Pick out every line of the items that contains the word "groom" and copy each one. Case counts.

---------------

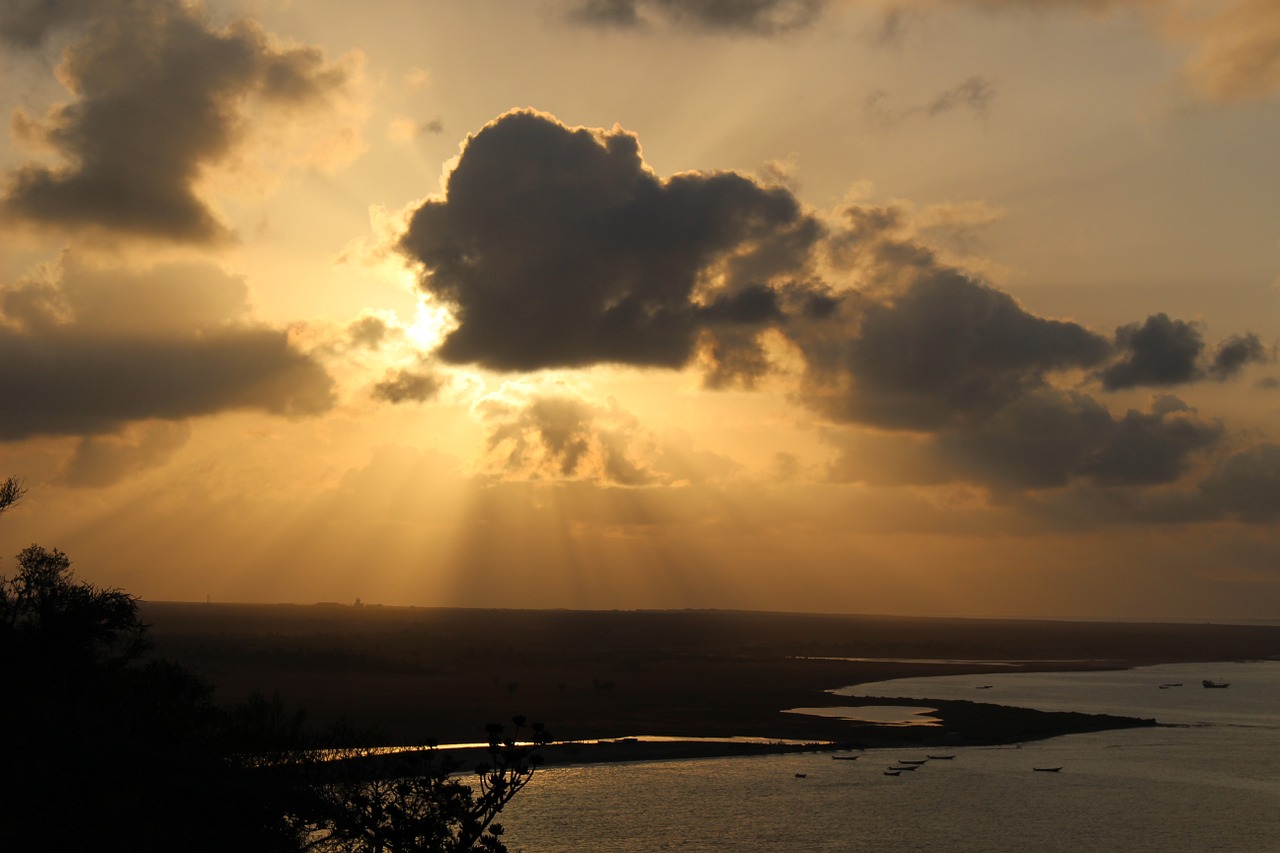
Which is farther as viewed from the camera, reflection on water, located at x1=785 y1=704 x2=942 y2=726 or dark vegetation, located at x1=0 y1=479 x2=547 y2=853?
reflection on water, located at x1=785 y1=704 x2=942 y2=726

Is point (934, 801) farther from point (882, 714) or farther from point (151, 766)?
point (151, 766)

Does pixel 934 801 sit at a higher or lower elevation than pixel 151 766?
lower

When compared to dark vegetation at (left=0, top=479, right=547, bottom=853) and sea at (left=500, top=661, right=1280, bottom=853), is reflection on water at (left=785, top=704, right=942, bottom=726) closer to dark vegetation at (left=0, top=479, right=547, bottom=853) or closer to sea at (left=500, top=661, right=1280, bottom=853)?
sea at (left=500, top=661, right=1280, bottom=853)

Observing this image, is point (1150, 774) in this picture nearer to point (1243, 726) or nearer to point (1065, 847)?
point (1065, 847)

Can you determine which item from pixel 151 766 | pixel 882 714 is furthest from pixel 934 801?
pixel 151 766

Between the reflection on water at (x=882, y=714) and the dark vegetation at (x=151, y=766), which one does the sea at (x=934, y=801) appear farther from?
the dark vegetation at (x=151, y=766)

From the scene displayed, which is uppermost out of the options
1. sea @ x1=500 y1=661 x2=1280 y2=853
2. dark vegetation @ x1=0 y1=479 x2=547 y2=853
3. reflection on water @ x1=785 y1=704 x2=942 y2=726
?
dark vegetation @ x1=0 y1=479 x2=547 y2=853

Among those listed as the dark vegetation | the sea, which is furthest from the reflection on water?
the dark vegetation
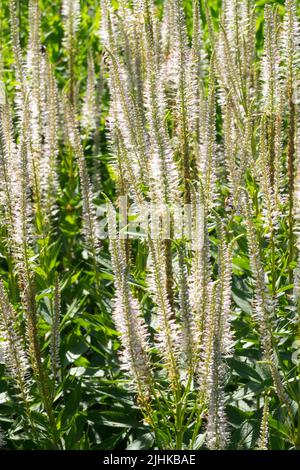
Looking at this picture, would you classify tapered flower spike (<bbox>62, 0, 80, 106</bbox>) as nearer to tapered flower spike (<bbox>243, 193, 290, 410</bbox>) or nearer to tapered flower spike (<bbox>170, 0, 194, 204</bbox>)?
tapered flower spike (<bbox>170, 0, 194, 204</bbox>)

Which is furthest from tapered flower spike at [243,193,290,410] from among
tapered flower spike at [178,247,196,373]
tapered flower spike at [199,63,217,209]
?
tapered flower spike at [199,63,217,209]

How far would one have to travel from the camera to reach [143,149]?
4.21m

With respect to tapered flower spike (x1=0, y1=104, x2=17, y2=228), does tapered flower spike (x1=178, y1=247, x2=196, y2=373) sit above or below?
below

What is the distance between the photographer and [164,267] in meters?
3.83

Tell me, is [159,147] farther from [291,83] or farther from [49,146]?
[49,146]

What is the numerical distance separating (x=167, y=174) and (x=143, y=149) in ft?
1.41

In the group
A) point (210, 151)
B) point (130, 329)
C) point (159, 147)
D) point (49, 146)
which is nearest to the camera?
point (130, 329)

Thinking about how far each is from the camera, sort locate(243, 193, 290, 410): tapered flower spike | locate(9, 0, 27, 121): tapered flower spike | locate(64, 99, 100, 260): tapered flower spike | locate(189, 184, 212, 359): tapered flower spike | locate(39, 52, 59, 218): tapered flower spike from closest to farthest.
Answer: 1. locate(243, 193, 290, 410): tapered flower spike
2. locate(189, 184, 212, 359): tapered flower spike
3. locate(64, 99, 100, 260): tapered flower spike
4. locate(9, 0, 27, 121): tapered flower spike
5. locate(39, 52, 59, 218): tapered flower spike

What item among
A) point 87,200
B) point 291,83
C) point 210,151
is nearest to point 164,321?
point 210,151

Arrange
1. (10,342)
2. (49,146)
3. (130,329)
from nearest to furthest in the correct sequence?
(130,329) < (10,342) < (49,146)

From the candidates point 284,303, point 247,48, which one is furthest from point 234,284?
point 247,48

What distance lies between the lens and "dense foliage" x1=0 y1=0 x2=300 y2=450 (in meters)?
3.51

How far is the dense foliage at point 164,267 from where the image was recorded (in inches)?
138
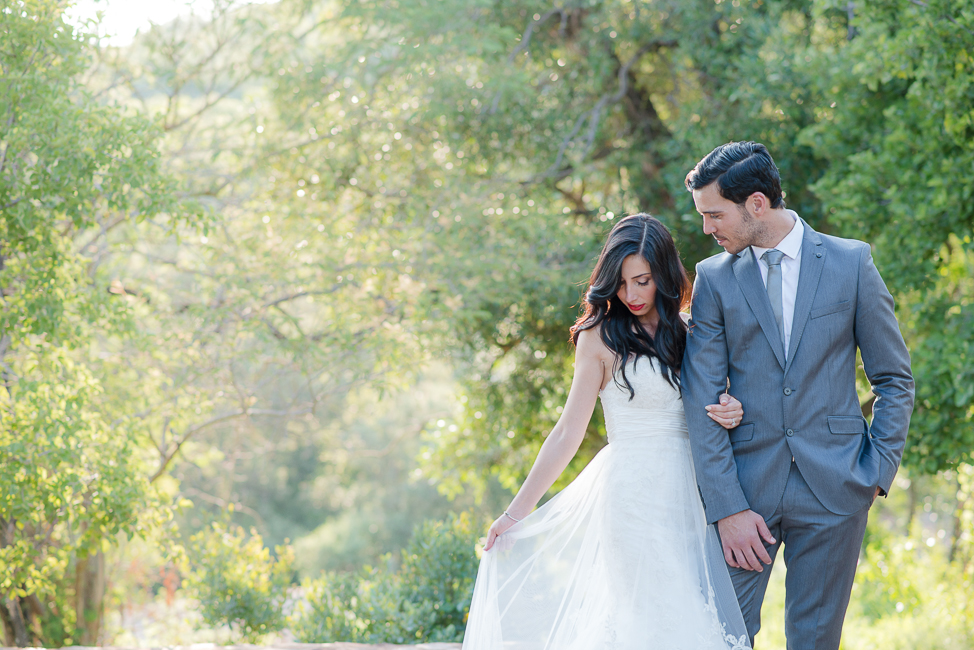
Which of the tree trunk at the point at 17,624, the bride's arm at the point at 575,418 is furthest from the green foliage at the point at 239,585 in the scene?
the bride's arm at the point at 575,418

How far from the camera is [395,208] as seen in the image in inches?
231

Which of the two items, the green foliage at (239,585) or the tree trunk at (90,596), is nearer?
the green foliage at (239,585)

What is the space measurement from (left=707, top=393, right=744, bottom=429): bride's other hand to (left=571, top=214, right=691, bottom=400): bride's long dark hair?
201 mm

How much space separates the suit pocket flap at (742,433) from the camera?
6.92ft

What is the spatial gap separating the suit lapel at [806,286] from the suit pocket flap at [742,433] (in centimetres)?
19

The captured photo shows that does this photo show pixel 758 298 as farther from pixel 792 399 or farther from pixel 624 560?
pixel 624 560

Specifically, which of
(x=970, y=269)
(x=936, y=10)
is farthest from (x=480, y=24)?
(x=970, y=269)

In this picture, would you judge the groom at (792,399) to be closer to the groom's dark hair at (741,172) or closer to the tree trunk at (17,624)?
the groom's dark hair at (741,172)

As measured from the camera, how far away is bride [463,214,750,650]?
7.01 ft

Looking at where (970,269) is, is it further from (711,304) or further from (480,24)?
(480,24)

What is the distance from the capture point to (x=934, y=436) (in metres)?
4.14

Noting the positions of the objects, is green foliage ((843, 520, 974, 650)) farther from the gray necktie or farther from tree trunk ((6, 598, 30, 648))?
tree trunk ((6, 598, 30, 648))

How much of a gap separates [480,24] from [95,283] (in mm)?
3500

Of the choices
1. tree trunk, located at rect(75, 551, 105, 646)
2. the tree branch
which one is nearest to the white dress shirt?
the tree branch
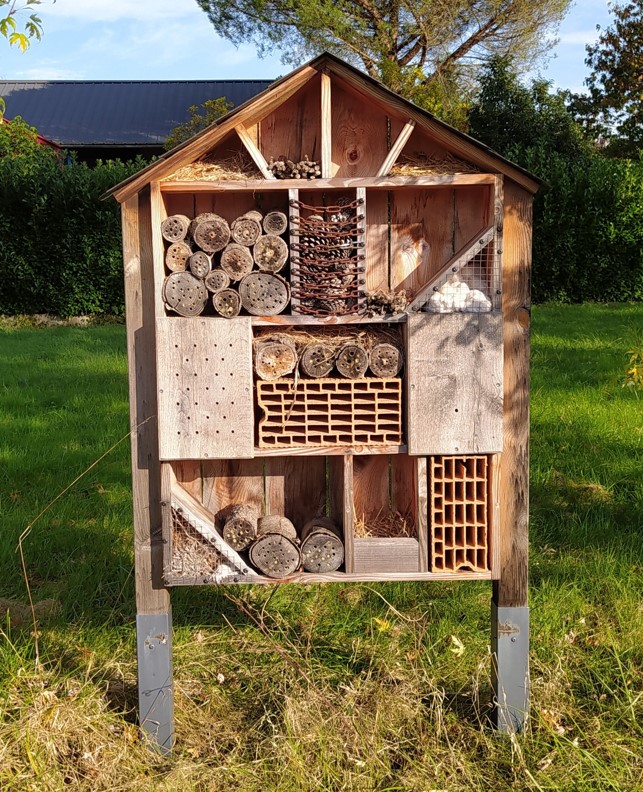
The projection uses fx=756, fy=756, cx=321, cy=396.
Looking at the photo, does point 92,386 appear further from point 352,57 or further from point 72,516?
point 352,57

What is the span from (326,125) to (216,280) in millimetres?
656

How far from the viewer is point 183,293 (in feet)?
8.54

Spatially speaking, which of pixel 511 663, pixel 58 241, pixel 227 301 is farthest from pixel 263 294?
pixel 58 241

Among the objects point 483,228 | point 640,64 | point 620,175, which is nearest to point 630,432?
point 483,228

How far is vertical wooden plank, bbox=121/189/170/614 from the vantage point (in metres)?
2.61

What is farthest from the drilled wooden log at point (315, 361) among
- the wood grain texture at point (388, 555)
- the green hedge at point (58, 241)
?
the green hedge at point (58, 241)

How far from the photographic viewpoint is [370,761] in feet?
8.45

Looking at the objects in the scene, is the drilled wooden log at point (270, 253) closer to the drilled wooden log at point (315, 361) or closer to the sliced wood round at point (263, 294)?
the sliced wood round at point (263, 294)

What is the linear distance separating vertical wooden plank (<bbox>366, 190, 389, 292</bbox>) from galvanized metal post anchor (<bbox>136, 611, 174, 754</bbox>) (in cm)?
146

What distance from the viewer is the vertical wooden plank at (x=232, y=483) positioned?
9.58ft

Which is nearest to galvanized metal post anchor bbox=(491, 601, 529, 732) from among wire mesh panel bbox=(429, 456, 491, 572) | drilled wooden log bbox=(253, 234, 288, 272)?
wire mesh panel bbox=(429, 456, 491, 572)

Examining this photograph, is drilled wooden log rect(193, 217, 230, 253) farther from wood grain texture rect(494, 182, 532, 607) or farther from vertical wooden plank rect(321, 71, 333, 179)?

---------------

**Written solution**
In this picture, would you judge the groom at (792,399) to be closer to the groom's dark hair at (741,172) or closer to the tree trunk at (17,624)?
the groom's dark hair at (741,172)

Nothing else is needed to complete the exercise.